=== Texto para ler ===

Na caminhada de ontem à noite pelas ruas da aldeia as minhas filhas contaram 11 osgas. Repito: 11 osgas. On-ze. Mais de uma dezena delas, grandes, pequenas, algumas bebés ainda, todas nojentas. Que me desculpem os leitores que simpatizam com a espécie, mas não suporto tal bicho. As lagartixas ainda tolero, mas as osgas dão me um nojo imenso. Por mim, liquidava-as todas.
As miúdas não compreendem, repreendem-me, às vezes até dizem que são fofinhas. Fofinhas, imagine-se. Como assim? Deve faltar pouco para me dizerem que querem adotar uma, aposto. Fico com arrepios só de pensar. Acho-as asquerosas, terrivelmente perturbadoras e imprevisíveis, as sonsas, sempre a fingir que não fazem mal a ninguém.
Ao serão é vê-las aos montes, coladas às paredes e junto aos beirados, sempre de olhos bem abertos, atentas a todos os nossos passos. Eu cá não consigo ignorá-las, sobretudo dentro de casa. Vai que me caem na cara durante o sono?

=== Registos fornecidos ===

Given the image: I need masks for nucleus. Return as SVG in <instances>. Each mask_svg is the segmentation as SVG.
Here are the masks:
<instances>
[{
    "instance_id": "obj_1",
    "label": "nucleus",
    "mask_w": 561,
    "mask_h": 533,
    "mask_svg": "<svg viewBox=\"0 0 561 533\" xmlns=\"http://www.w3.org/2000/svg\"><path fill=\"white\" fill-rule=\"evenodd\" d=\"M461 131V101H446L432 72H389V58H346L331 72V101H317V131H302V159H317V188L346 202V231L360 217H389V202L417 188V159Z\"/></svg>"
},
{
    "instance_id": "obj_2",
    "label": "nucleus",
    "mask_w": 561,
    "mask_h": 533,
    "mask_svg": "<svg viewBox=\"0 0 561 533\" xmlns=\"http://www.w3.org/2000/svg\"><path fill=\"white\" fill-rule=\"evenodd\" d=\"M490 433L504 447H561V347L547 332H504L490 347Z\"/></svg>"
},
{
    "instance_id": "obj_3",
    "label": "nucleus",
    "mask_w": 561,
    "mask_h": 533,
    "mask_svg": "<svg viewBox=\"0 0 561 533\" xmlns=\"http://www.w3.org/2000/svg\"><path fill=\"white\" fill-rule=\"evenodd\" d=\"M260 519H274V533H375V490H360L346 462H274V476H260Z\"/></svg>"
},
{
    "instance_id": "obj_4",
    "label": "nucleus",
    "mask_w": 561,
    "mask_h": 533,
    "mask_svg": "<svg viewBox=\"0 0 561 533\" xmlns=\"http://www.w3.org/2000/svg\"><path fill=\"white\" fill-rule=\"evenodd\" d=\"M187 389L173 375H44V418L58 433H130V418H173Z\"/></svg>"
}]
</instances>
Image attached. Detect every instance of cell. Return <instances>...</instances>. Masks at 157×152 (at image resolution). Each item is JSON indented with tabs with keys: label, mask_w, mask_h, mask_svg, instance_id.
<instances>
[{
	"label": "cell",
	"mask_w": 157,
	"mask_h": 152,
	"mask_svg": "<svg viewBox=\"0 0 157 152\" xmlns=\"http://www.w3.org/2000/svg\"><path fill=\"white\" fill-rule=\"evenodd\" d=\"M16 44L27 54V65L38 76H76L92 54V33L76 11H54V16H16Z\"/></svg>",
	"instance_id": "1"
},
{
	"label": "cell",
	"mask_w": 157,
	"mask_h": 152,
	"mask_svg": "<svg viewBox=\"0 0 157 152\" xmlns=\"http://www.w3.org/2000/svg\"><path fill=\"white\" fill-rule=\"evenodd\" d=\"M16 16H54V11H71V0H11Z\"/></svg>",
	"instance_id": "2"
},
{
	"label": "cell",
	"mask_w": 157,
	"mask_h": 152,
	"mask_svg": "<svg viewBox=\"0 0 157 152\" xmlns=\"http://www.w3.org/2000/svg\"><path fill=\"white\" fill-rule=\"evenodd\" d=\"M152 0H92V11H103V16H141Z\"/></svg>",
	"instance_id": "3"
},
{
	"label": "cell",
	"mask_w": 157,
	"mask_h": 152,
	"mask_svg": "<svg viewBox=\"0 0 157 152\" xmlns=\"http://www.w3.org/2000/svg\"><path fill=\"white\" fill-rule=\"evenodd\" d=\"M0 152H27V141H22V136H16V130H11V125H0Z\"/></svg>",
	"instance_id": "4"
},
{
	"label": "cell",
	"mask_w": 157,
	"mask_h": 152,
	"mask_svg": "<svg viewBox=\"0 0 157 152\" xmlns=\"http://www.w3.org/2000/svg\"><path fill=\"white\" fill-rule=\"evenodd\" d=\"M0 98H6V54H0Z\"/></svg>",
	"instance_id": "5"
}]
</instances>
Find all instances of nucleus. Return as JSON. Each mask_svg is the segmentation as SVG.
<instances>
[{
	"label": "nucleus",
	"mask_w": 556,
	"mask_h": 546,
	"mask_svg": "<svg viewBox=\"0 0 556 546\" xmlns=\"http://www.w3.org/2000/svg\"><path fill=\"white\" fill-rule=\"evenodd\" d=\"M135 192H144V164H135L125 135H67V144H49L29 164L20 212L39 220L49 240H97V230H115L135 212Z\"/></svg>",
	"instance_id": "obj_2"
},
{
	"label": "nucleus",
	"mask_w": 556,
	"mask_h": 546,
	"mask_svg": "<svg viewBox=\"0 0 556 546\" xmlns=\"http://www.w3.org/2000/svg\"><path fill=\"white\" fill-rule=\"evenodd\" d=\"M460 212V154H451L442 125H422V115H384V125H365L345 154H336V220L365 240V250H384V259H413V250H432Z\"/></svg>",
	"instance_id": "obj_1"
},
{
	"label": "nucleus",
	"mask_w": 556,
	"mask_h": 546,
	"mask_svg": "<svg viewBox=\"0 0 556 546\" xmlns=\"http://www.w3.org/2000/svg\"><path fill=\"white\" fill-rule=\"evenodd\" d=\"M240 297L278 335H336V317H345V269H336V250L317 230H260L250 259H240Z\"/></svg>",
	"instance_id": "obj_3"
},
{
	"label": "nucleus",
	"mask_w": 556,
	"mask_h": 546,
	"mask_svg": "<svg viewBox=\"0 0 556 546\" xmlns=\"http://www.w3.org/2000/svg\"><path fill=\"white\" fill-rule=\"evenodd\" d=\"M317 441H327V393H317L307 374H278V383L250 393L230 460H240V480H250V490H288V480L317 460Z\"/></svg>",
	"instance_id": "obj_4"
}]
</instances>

===

▶ [Experimente]:
Responda a estas perguntas sobre o texto acerca das osgas:
1. Quantas osgas contaram as filhas na caminhada pelas ruas da aldeia?
2. O que dizem as filhas, às vezes, sobre as osgas?
3. Onde se veem as osgas ao serão?
Os registos não têm qualquer relação com o texto.

▶ [Resposta]:
1. Contaram 11 osgas.
2. Dizem que são fofinhas.
3. Veem-se coladas às paredes e junto aos beirados.